=== EXERCISE MATERIAL ===

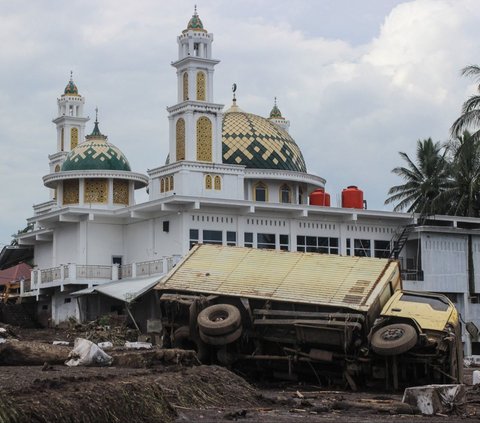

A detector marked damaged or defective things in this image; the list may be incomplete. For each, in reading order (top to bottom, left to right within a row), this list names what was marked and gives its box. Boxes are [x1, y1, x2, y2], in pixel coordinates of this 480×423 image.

overturned truck [156, 243, 464, 390]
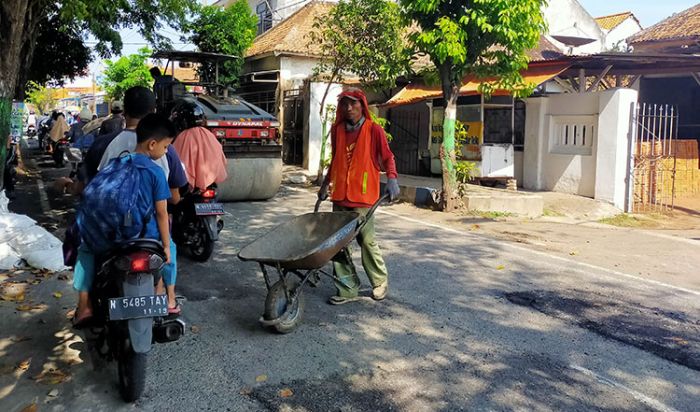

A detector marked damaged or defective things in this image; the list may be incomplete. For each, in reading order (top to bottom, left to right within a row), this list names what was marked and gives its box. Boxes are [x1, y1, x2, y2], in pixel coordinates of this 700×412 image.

fresh asphalt patch [506, 290, 696, 370]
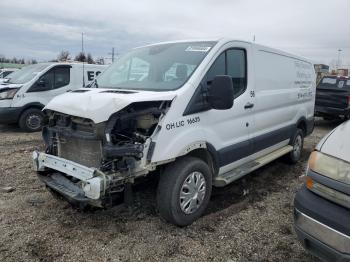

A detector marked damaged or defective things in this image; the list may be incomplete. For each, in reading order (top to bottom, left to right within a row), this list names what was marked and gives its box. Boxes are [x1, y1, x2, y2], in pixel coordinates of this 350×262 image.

damaged hood [45, 88, 176, 123]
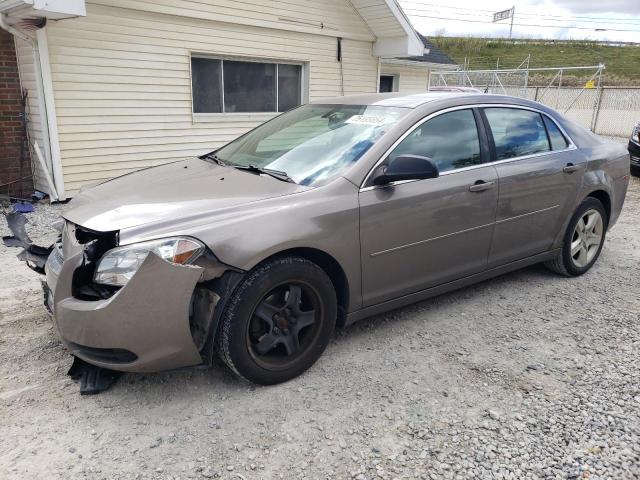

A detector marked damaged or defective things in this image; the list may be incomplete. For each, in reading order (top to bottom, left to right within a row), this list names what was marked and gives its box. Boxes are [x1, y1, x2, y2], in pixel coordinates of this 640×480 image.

detached bumper piece [2, 211, 52, 272]
detached bumper piece [67, 356, 121, 394]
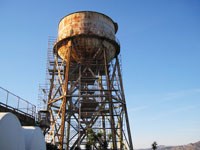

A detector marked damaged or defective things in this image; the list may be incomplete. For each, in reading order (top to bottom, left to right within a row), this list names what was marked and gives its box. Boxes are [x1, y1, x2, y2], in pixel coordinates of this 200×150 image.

rusty water tower tank [53, 10, 119, 63]
rusted metal surface [54, 11, 119, 63]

===

— ABOUT THIS EXERCISE —
Print, exactly and only, the lines running from the line with "this 350×262 image." through the last line of the data, including both. Skip any picture.

— SOLUTION TO THE EXERCISE —
A detector marked damaged or defective things in this image; the list may be incomplete. For each, in reading order (top to bottom, left to right within a row), this list names what was marked and gives its box. Boxes are [x1, y1, x2, y2], in pixel coordinates of this 350×262 image.

damaged hood [45, 88, 176, 123]

A detector marked damaged or defective things in this image; the list may be incomplete. For each, in reading order (top to bottom, left to right within a row), this list names what was marked and gives its box. Boxes are [x1, y1, x2, y2], in pixel coordinates of this 640×480 image.

detached bumper piece [2, 211, 52, 272]
detached bumper piece [67, 356, 121, 394]

A detector marked damaged or defective things in this image; the list may be incomplete. For each, in reading order (top to bottom, left to right within a row), this list names what was marked and gives its box. Boxes are [x1, y1, x2, y2], in pixel coordinates of this 200×150 image.

rusty water tower tank [53, 10, 119, 63]
rusted metal surface [54, 11, 119, 63]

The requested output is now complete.